Will you reproduce, from the passage on the Tuzla island dispute, the stretch from "Then, on September" through "sovereign Ukrainian territory."?

_Excerpt to read:_
--- START ---

On this day 20 years ago, the Russian Federation first attempted its occupation and illegal annexation of independent Ukraine’s territory, and revealed its aggressive designs vis-a-vis the Crimean peninsula to Ukrainians and the entire world.

That act of hybrid Russian aggression against Ukraine focused on the small, but strategically-important island of Tuzla, located in the middle of the Kerch Strait between the Black and Azov Seas. The island was formed in 1925 after a severe storm eroded the narrow spit of land that extended into the strait from the Taman Peninsula on its eastern side. Soviet authorities ruled that the island of Tuzla belonged to the Crimean oblast, which became part of the Ukrainian SSR in1954. After Ukraine declared its independence, the island, along with all of Crimea, became an integral part of Ukraine’s sovereign territory.

Then, on September 29, 2003, without any warning, Russia began constructing a causeway to Tuzla to connect the island to the Russian shore. The entire arsenal of Russian state propaganda was launched against Ukraine and its government on the international arena, claiming that Tuzla is not legally an island, and that it is supposedly “Russian” territory that “has never been part of Crimea, and therefore did not form part of Ukraine in 1991.”

The conflict over the island was also used by the Russian leadership to officially challenge Ukraine’s claims to its waters in the Azov Sea and the Kerch Strait. Moscow also used the opportunity to study the reactions of Ukraine and the international community in response to Russia’s encroachment on sovereign Ukrainian territory.

--- END ---

_Information supplied:_
--- START ---

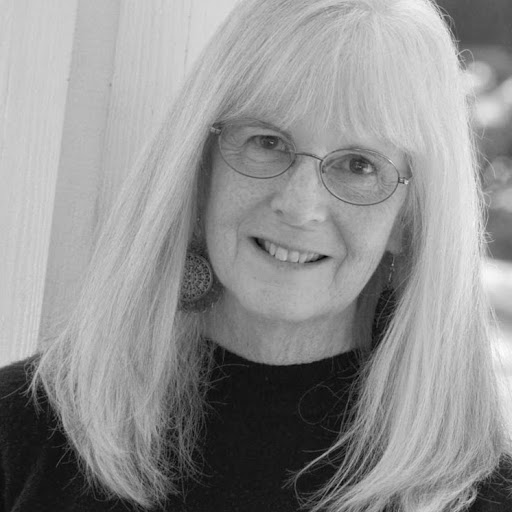 Patricia Hunter Photo 11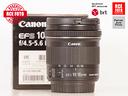 canon-ef-s-10-18-f4-5-5-6-is-stm-canon-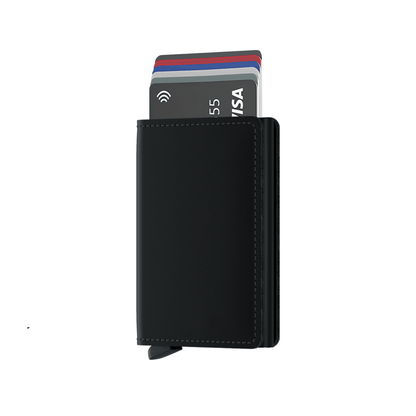 Hayv-G02 Wallet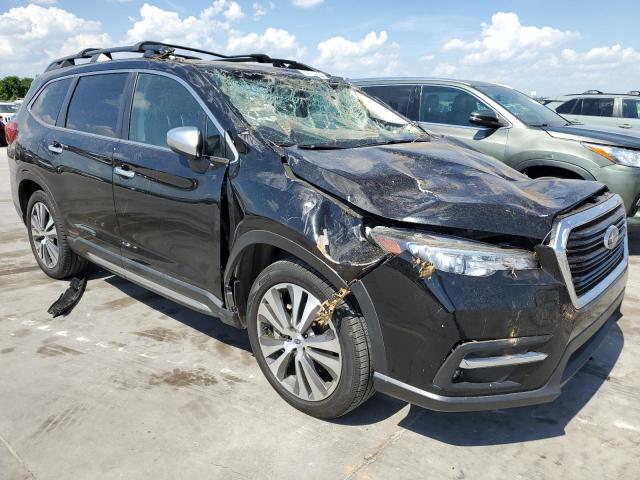 4S4WMARD4L3415945 2020 Subaru Ascent Touring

--- END ---

_Task response:_
Then, on September 29, 2003, without any warning, Russia began constructing a causeway to Tuzla to connect the island to the Russian shore. The entire arsenal of Russian state propaganda was launched against Ukraine and its government on the international arena, claiming that Tuzla is not legally an island, and that it is supposedly “Russian” territory that “has never been part of Crimea, and therefore did not form part of Ukraine in 1991.”

The conflict over the island was also used by the Russian leadership to officially challenge Ukraine’s claims to its waters in the Azov Sea and the Kerch Strait. Moscow also used the opportunity to study the reactions of Ukraine and the international community in response to Russia’s encroachment on sovereign Ukrainian territory.